- _Instructions to follow_:
What lines in the records below include the word "United"? Return each one.

Collected data entries
--- START ---
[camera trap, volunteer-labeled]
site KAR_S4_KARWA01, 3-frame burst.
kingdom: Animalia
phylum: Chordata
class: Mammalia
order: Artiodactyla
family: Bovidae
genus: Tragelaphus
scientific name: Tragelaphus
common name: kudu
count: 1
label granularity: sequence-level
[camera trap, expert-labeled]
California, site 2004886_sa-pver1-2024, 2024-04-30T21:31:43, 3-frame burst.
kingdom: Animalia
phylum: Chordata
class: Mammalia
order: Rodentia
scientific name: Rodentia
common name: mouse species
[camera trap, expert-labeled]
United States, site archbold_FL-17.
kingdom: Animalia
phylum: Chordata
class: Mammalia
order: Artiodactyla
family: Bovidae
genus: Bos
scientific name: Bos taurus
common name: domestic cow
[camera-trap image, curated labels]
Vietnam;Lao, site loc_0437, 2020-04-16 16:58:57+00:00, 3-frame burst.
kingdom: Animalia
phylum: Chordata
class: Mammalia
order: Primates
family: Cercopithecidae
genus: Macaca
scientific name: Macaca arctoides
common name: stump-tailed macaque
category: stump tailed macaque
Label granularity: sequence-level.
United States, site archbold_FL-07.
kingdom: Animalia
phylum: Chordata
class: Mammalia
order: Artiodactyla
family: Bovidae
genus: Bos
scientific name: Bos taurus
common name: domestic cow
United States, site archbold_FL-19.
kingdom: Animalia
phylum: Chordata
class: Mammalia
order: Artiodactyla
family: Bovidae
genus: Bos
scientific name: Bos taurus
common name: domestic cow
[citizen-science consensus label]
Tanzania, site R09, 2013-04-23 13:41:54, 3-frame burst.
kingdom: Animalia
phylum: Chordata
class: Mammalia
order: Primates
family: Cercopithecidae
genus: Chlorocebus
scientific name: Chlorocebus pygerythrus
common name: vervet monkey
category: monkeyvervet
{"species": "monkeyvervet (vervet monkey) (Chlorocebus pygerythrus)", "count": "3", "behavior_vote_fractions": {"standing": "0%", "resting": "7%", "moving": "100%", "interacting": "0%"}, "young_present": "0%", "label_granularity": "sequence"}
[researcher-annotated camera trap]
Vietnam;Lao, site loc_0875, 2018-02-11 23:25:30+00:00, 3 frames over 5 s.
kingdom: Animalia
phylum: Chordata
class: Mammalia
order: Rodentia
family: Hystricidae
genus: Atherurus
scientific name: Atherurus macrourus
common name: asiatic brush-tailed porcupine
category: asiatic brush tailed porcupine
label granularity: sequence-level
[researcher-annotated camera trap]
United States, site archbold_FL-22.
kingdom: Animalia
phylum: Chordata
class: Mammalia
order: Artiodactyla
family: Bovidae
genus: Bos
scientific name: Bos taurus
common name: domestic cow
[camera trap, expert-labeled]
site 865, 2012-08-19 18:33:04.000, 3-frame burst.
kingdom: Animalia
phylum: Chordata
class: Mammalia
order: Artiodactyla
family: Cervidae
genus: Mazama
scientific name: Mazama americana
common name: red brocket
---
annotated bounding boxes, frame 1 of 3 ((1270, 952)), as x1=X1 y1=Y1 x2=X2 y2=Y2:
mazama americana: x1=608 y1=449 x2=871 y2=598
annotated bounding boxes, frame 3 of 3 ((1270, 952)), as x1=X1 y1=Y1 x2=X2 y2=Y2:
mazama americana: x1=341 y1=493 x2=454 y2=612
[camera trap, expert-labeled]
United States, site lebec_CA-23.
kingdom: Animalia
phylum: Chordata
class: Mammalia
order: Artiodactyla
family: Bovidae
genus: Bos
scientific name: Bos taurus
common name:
--- END ---
- _The completed task_:
United States, site archbold_FL-17.
United States, site archbold_FL-07.
United States, site archbold_FL-19.
United States, site archbold_FL-22.
United States, site lebec_CA-23.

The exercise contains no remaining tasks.